Please copy every one of the entries below word for word, leaving the pictures out of your answer.

+--

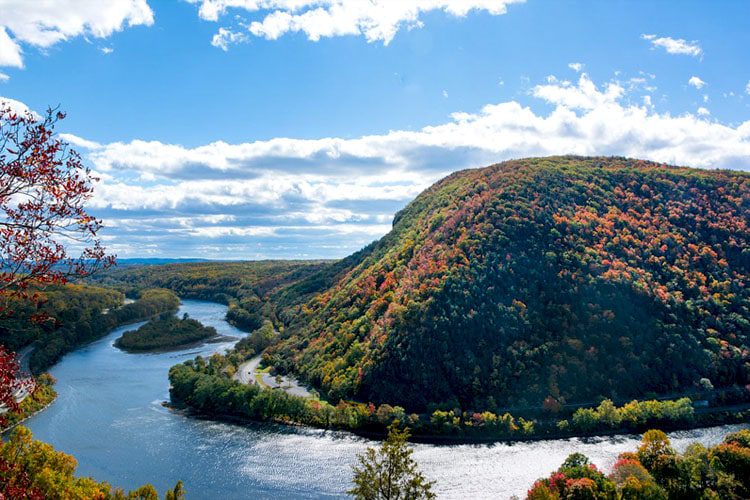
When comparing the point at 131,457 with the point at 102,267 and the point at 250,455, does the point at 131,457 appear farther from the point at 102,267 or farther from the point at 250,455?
the point at 102,267

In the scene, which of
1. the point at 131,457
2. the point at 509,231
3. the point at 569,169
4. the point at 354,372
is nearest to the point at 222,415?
the point at 131,457

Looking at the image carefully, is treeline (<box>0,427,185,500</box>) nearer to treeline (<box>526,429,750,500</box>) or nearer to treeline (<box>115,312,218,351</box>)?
treeline (<box>526,429,750,500</box>)

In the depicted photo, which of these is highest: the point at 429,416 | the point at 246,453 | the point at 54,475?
the point at 54,475

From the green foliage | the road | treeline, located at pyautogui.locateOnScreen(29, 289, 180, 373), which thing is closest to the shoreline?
the green foliage

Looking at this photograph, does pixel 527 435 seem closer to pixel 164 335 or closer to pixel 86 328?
pixel 164 335

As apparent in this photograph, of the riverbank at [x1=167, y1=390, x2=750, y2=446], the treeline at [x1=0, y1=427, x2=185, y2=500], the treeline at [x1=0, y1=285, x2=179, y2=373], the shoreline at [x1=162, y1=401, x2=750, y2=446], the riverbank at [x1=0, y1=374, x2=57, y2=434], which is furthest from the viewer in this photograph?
the treeline at [x1=0, y1=285, x2=179, y2=373]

+--

● **TASK SOLUTION**:
When comparing the point at 131,457 with the point at 102,267 and the point at 250,455, does the point at 131,457 appear farther from the point at 102,267 or farther from the point at 250,455?
the point at 102,267

In the scene, which of
1. the point at 131,457
2. the point at 509,231
3. the point at 569,169
4. the point at 354,372
is nearest to the point at 222,415?
the point at 131,457

Looking at the image carefully, is treeline (<box>0,427,185,500</box>) nearer to treeline (<box>526,429,750,500</box>) or nearer to treeline (<box>115,312,218,351</box>)?
treeline (<box>526,429,750,500</box>)

In the depicted photo, which of these is highest: the point at 429,416 | the point at 246,453 | the point at 54,475?
the point at 54,475

From the green foliage | the road | treeline, located at pyautogui.locateOnScreen(29, 289, 180, 373), which thing is closest to the shoreline?
the green foliage

Looking at this photograph, does pixel 527 435 seem closer to pixel 164 335 or closer to pixel 86 328?
pixel 164 335

As apparent in this photograph, of the riverbank at [x1=167, y1=390, x2=750, y2=446], the treeline at [x1=0, y1=427, x2=185, y2=500], the treeline at [x1=0, y1=285, x2=179, y2=373], the shoreline at [x1=162, y1=401, x2=750, y2=446], the riverbank at [x1=0, y1=374, x2=57, y2=434], which is furthest from the viewer in this photograph?
the treeline at [x1=0, y1=285, x2=179, y2=373]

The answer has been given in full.